Las causas por las cuales se
produce un terremoto están estudiadas y definidas por la geología, pero las
causas de la devastación que puede llegar a provocar se explican a través de la
renta per cápita del país que lo sufre. Quedará como dato histórico, por
ejemplo, que el terremoto de Haití del 12 de enero de 2010 ocasionó decenas de
miles de muertos –jamás se sabrá cuántos, exactamente- cuando en realidad tan
abrumador coste en vidas humanas se debe a la precariedad de las viviendas, a la
pobreza, a la fragilidad de su Gobierno y a la indiferencia internacional, no
tras la catástrofe que ahora le ha proporcionado a Haití un espacio en los
informativos de todo el mundo, sino anterior, una indiferencia ya antigua frente
a los doscientos años de sufrimiento que viene padeciendo.

* [MATERIAL MOSTRADO]:
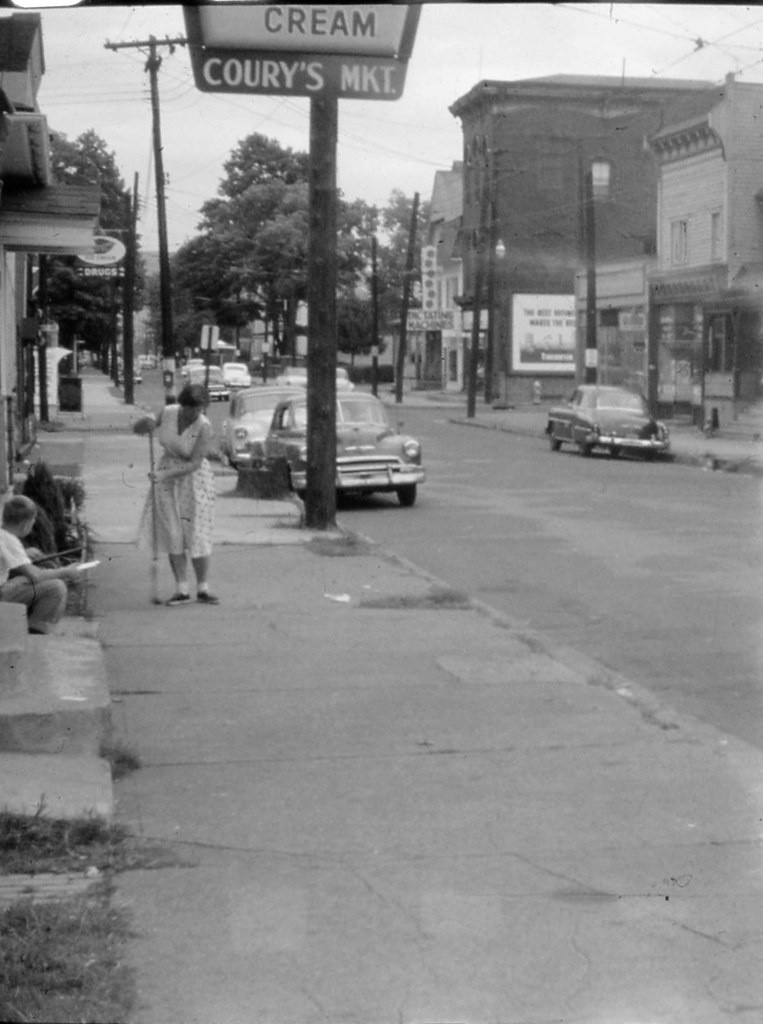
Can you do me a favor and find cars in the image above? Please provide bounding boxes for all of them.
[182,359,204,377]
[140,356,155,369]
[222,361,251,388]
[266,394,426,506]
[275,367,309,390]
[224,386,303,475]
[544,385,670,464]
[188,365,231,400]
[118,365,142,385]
* * *
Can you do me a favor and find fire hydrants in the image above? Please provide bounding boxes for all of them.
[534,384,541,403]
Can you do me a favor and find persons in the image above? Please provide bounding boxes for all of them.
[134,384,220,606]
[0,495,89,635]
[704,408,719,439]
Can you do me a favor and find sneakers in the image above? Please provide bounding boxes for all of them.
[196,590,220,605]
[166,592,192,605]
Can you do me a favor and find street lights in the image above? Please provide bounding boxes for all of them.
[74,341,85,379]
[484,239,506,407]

* [TAREA ESCRITA 1]:
Responde estas preguntas sobre el texto acerca del terremoto de Haití:
(a) ¿Qué disciplina estudia y define las causas por las que se produce un terremoto?
(b) ¿En qué fecha ocurrió el terremoto de Haití que se menciona?
(c) ¿Cuántos años de sufrimiento viene padeciendo Haití, según el texto?
* [TAREA ESCRITA 2]: Continúa el texto sobre el terremoto de Haití a partir de su última oración.

* [RESULTADO 1]:
(a) La geología.
(b) El 12 de enero de 2010.
(c) Doscientos años.

* [RESULTADO 2]:
Muy pobre ha de ser un país
para que, tras un seísmo que en cualquier otro lugar apenas hubiera dejado daños
realmente graves, pueda decirse que prácticamente ha desaparecido. Se ha escrito
que Haití ya no existe, y es una forma escueta de explicar lo que para un
occidental es imposible de imaginar, salvo que lo haya experimentado en otro
país muy distinto del suyo. El caos absoluto, tan absoluto que no ha permitido
hasta ahora, o hasta hace muy poco, un reparto eficaz de la ayuda humanitaria;
el pánico, el dolor, la violencia. Haití es un país armado hasta los dientes, y
ahora también un país de escombros y de niños huérfanos y perdidos vagando entre
las ruinas, de autoridades sin autoridad, de instituciones tan inestables como
las edificaciones que se han venido abajo. Por si fuera poco, Haití sufre desde
hace años una progresiva catástrofe medioambiental que proyecta su falta de
esperanza al futuro: deforestación, erosión de sus suelos, falta de agua,
pérdida de biodiversidad, explosión demográfica...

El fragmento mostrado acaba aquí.